PDF processing with OSS

Handout / Printing multiple pages on one page

Sometimes you just want to print e.g. several slides of a presentation on one page. Combining four slides on one page seems to save space and money. You could use several printer drivers but what if you want to provide such a file to your audience? In this case you could use pdfnup from the pdfjam package. This is a nice and easy to use tool:

$ pdfnup --orient landscape --frame true --delta "3mm 3mm" --scale 0.91 --nup 2x2 slides.pdf

This will create a PDF with four slides on one page like the following layout:
+---------+---------+
|         |         |
|    1    |    2    |
|         |         |
+---------+---------+
|         |         |
|    3    |    4    |
|         |         |
+---------+---------+
Have a look at the options of pdfnup. There are plenty of things to tweak. For example if you want to change the layout so that slide two and three get exchanged then use the option --column true.

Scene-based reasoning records
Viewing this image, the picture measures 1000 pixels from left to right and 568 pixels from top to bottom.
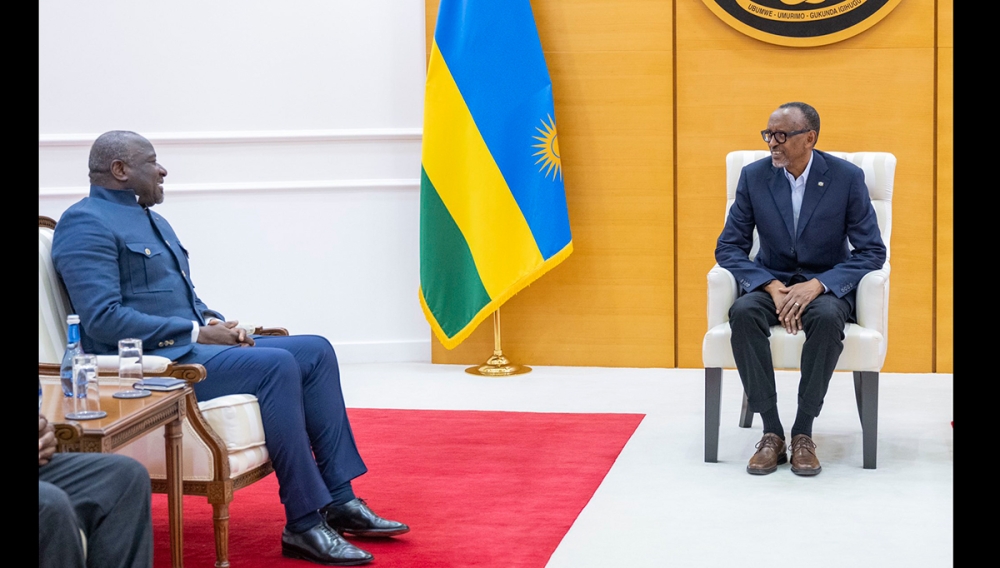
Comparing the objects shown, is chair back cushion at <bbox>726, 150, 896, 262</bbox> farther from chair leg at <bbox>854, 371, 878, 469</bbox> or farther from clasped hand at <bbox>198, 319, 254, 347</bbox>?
clasped hand at <bbox>198, 319, 254, 347</bbox>

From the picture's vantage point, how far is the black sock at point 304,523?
2598 millimetres

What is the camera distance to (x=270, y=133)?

Tasks to carry out:
1. Transcribe the pdfnup passage between "This will create" and "option --column true.", inclusive.
2. Answer these questions from the pdfnup passage:
(a) Which package is pdfnup part of?
(b) What value does the example command give the --scale option?
(c) Which option swaps slides two and three in the layout?

In response:
1.
This will create a PDF with four slides on one page like the following layout:
+---------+---------+
|         |         |
|    1    |    2    |
|         |         |
+---------+---------+
|         |         |
|    3    |    4    |
|         |         |
+---------+---------+
Have a look at the options of pdfnup. There are plenty of things to tweak. For example if you want to change the layout so that slide two and three get exchanged then use the option --column true.

2.
(a) The pdfjam package.
(b) 0.91
(c) --column true